É no local de prostituição que se apreendem e se ensaiam as performances de
comportamentos, significados lingüísticos, sinais corporais que permitem as provocações,
assédios, disputas e rivalidades. Os elementos comuns são a esperteza, a força e a malícia,
elementos sempre lembrados e considerados necessários na composição do ser travesti.
No processo de aprendizagem é comum a figura da ‘madrinha’ que, geralmente, é uma
travesti experiente e de valor moral reconhecido segundo os códigos identitários do grupo.
A ‘madrinha’ possibilita um aprendizado mais rápido do ser travesti, além de avalizar seu
ingresso no território repleto de conflitos de toda ordem. Afinal, a vivência cotidiana
dessas pessoas é marcada por situações de insegurança, ameaças de morte, assaltos,
brigas, rivalidades, violência, drogas, doenças e discriminação. É em função destas
adversidades sofridas na rua que elas se tornam mais decididas, mais firmes, mais fortes,
mais ‘espertas’, criando uma couraça espessa para suportar o sofrimento e a intolerância
social.
A relação entre o território e as transformações gradativas do corpo para atingir
o objetivo do corpo travesti também é comum em suas expressões.

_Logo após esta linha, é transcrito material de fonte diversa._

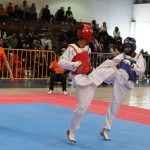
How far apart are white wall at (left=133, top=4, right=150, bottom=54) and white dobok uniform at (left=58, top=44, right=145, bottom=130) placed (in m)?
20.3

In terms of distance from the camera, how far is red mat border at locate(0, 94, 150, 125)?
8633 mm

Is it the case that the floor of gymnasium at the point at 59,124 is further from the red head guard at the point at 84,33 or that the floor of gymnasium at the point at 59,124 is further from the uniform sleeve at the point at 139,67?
the red head guard at the point at 84,33

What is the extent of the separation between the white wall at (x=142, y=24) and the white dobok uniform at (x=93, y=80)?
20.3 metres

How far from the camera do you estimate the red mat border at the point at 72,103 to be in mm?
8633

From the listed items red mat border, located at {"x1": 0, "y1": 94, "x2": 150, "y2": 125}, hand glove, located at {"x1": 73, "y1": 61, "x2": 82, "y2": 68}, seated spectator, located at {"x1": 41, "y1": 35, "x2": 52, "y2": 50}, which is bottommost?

É no território que
elas observam, apreendem práticas e técnicas corporais, criam maneiras de se vestir, se
maquiar, enfim, incorporam os elementos identitários do universo feminino ao corpo
biologicamente masculino e realizam a transgressão da norma heterossexual. Estas
performances são ações de comunicação próprias do território da prostituição travesti
que constituem simultaneamente um espaço de laços afetivos, sociabilidade e identidade.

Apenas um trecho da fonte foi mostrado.